• PASSAGE PROVIDED

Therefore, we have that if Lebesgue constants grow logarithmically, the node system has optimal scaling. Unsurprisingly, the smoothness of the target function also plays an important role.

Theorem

Let \(\varphi\) be a \(k\)-times differentiable target function on some interval \(I\). Then the following relation holds

\begin{equation} E_{I}(L_{n}; \varphi) \leq c \frac{\log n}{n^k} \end{equation}

where \(c\) is independent of \(k\) and \(n\)

∎

This is it for the general facts. Let’s have a small recap befor moving on:

interpolating basically means joining points in a nice way. And polynomials are really nice;
Weierstrass’ theorem makes it looks like algebraic interpolation can in theory be infinitely effective;
Lagrange gave us a way of choosing the coefficients for our interpolating polynomial that just works;
we can estimate errors;
Faber’s theorems shattered our dreams of a universally good way of picking the interpolation nodes.

Our main focus is the choice of the node system, let’s see some of those and let’s try to say something about their performance.

Some notable node systems

The first thing we would like to do is to use evenly spaced nodes across our interval. This seemingly reasonable choice is, unfortunately, an awful one.

Theorem. (Tureckij theorem)

For an evenly spaced system of nodes the Lebesgue constants have the following scaling:

\begin{equation} \Lambda _ {n} ((x_{i})_{i = 1, \dots, n})) \sim \frac{2^{n}}{e n \log n} \end{equation}

∎

This is related to an unpleasant phenomenon that we are going to see later, called the Runge effect. This leads many practitioners to limit the usage of evenly spaced nodes only with polynomials of degree at most equal to nine. We have smarter choices available, but first we need some extra notions.

Definition. (Orthogonal polynomials)

• EXERCISE DATA
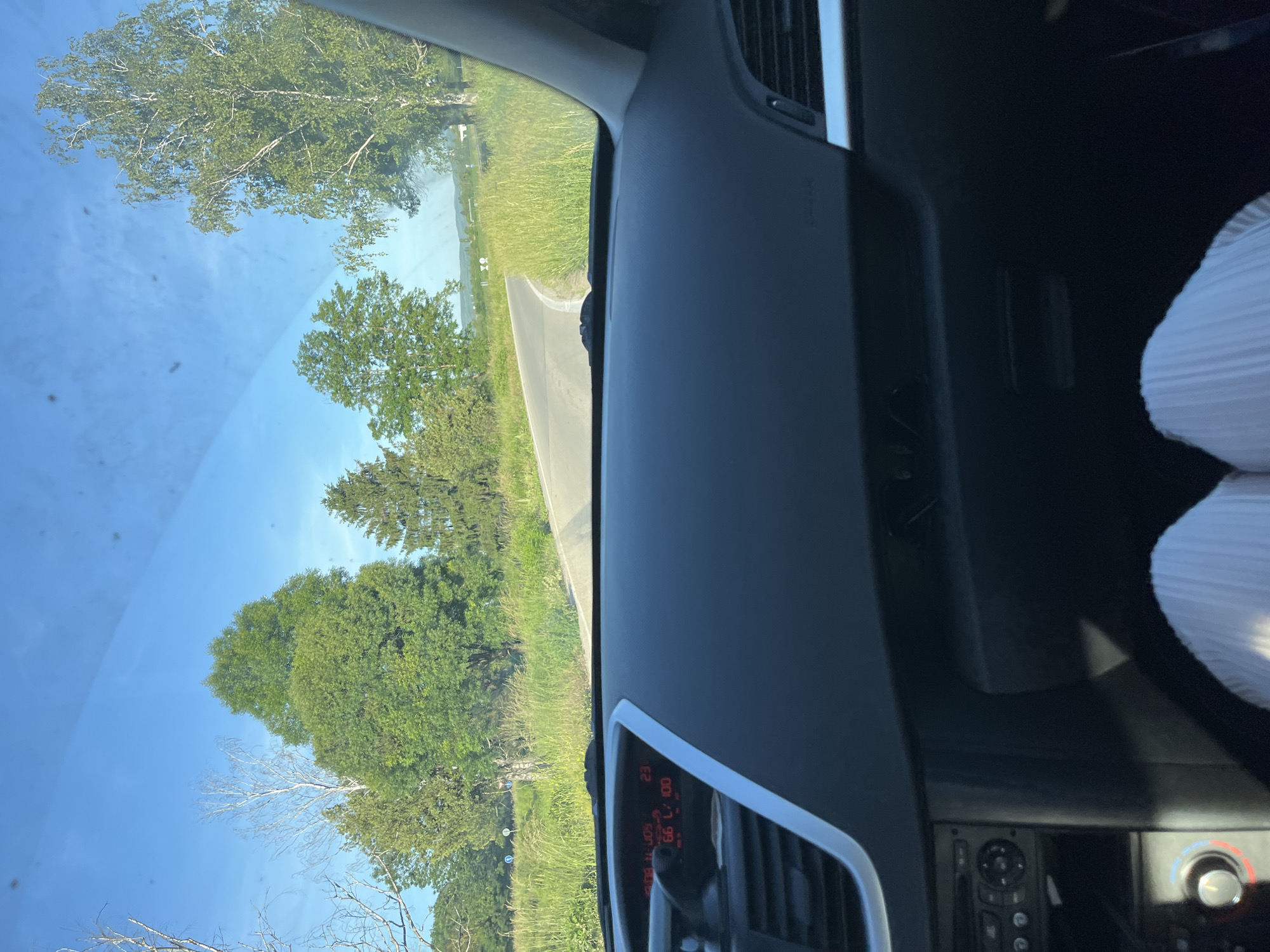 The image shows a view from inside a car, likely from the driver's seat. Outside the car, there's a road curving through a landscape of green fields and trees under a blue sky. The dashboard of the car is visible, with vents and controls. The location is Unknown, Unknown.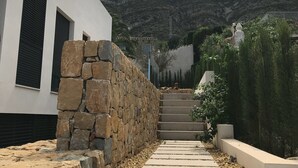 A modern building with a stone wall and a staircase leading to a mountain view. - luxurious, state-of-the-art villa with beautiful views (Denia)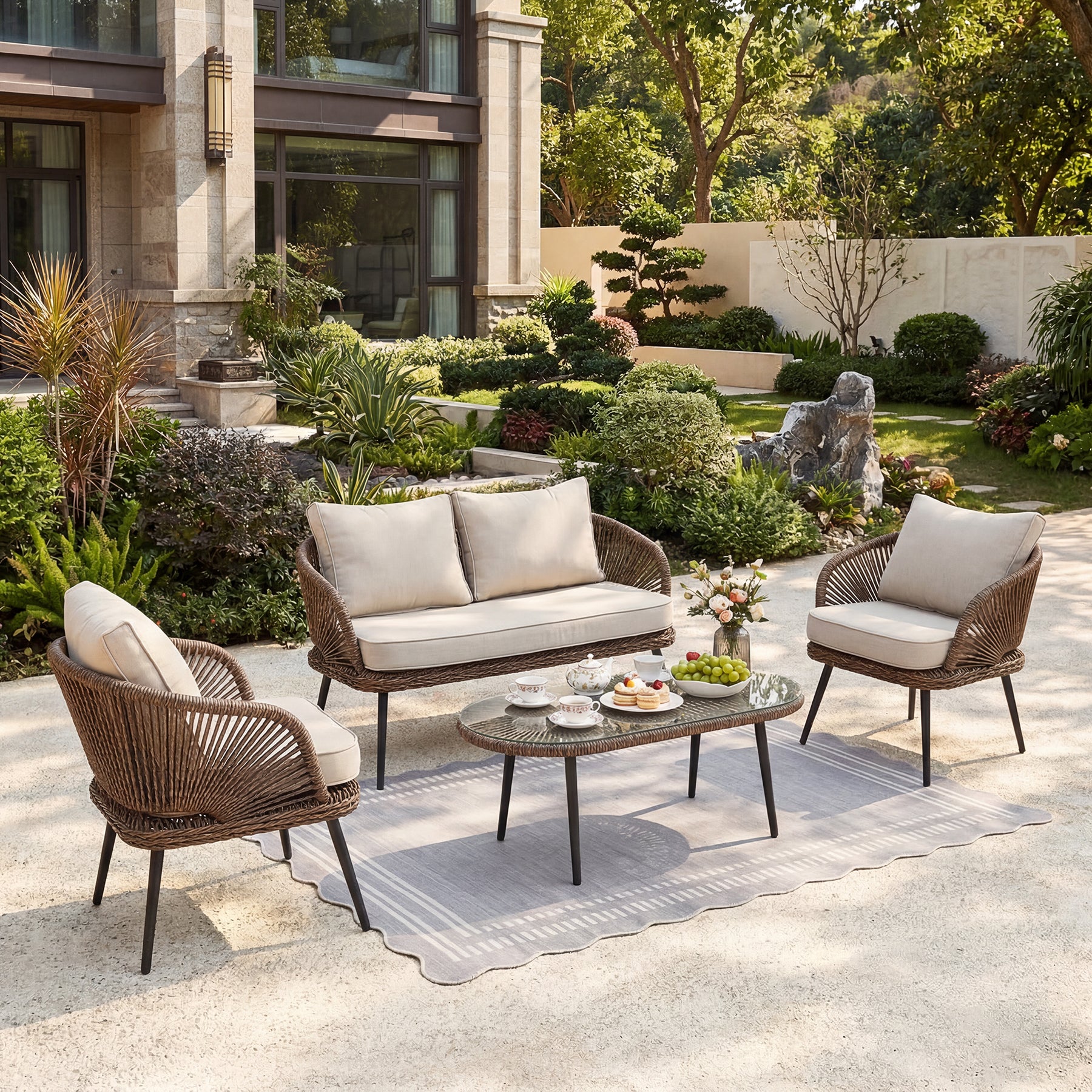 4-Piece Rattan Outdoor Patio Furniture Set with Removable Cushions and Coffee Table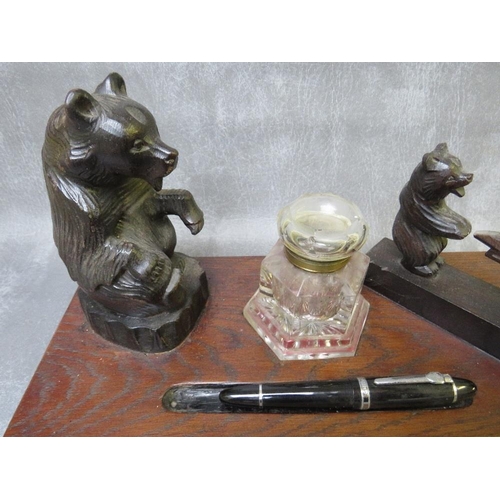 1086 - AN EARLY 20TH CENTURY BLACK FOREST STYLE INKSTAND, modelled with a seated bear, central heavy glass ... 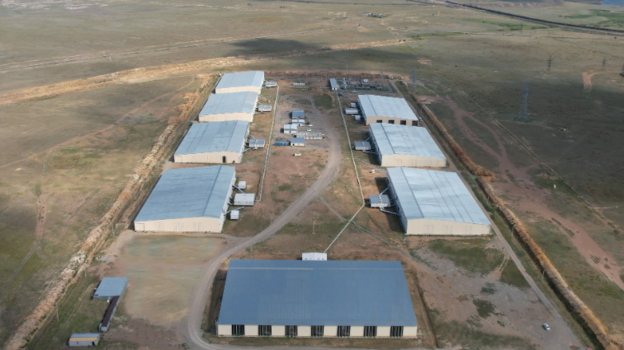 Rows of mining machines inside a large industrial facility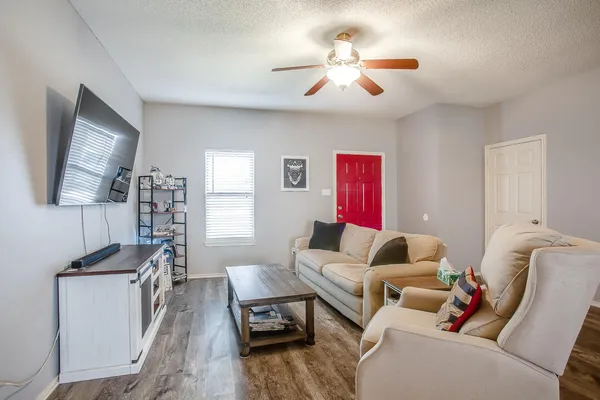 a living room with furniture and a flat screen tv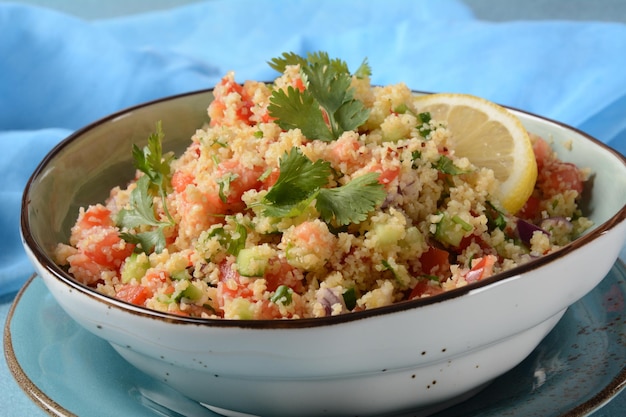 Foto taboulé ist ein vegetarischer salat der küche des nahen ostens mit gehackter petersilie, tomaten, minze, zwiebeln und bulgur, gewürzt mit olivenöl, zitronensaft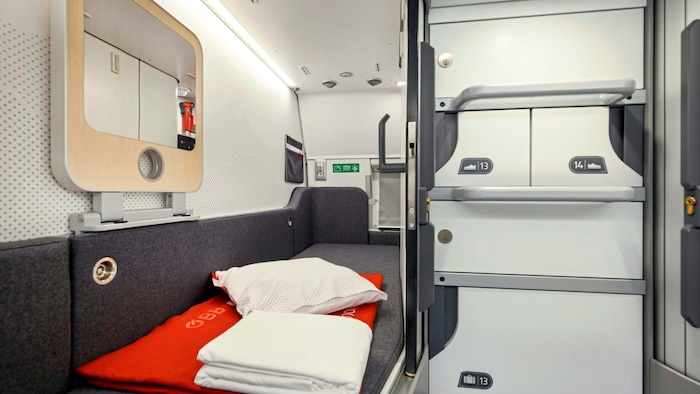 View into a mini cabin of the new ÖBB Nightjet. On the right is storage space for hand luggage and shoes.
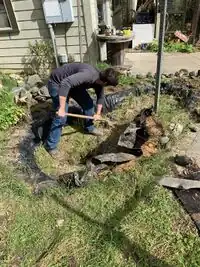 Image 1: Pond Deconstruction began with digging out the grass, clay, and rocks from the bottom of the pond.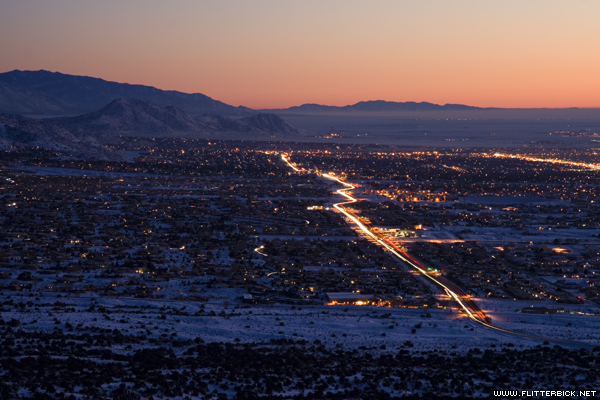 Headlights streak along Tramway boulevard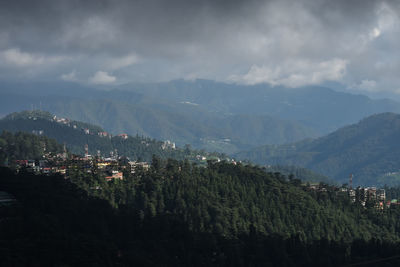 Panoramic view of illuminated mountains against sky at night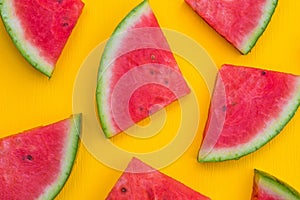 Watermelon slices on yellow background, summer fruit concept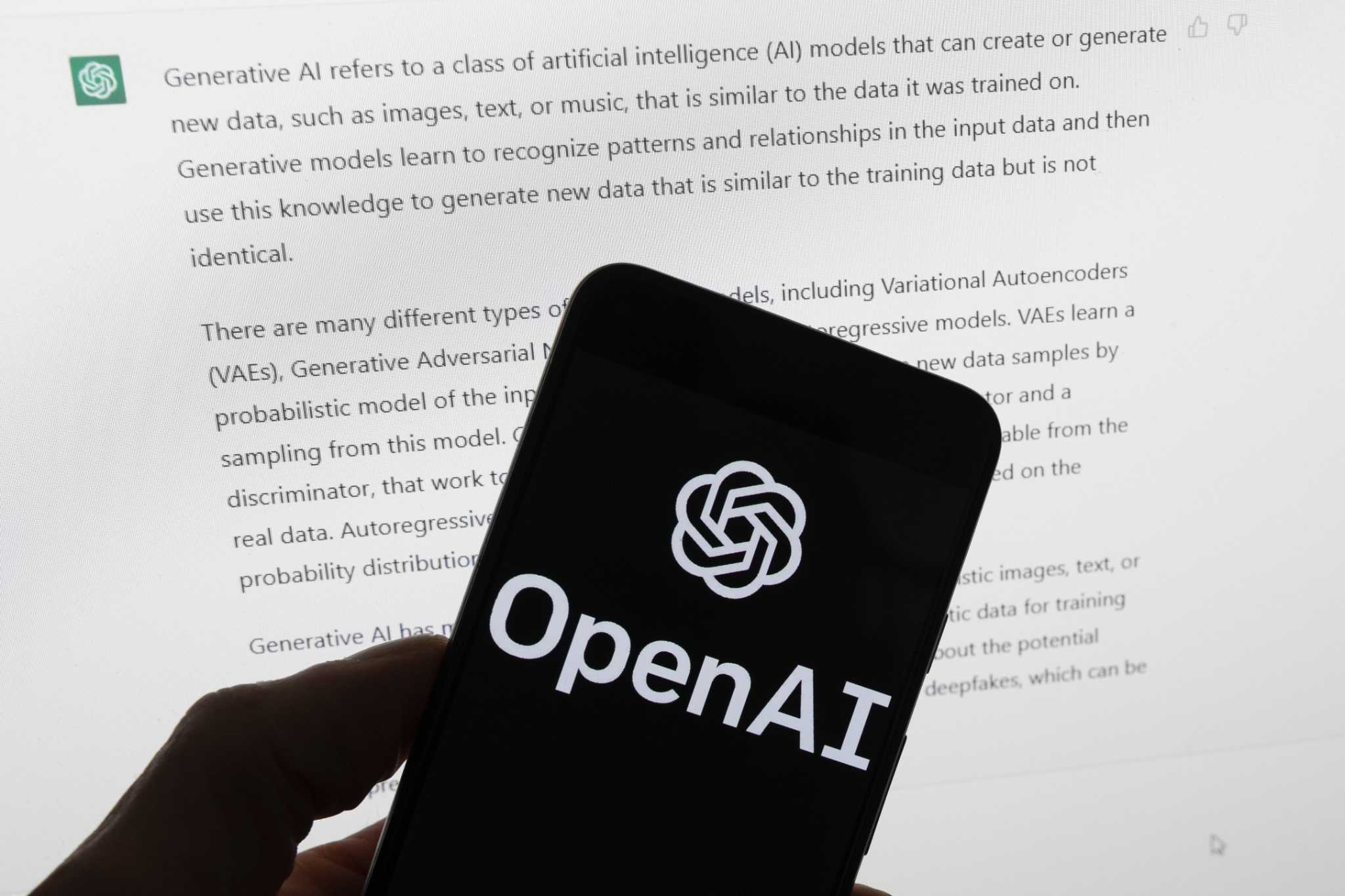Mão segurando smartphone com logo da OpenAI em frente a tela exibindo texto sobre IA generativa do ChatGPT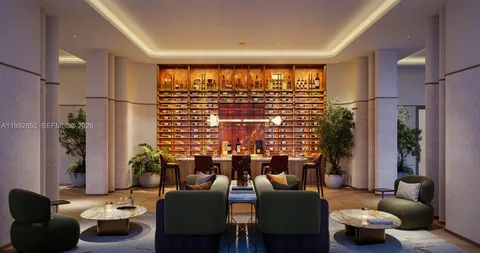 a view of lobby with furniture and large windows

• WHAT NEEDS TO BE DONE
According to the passage on interpolation node systems, up to what polynomial degree do many practitioners restrict the use of evenly spaced nodes?

• SOLUTION FOR THIS EXERCISE
Many practitioners use evenly spaced nodes only with polynomials of degree at most nine.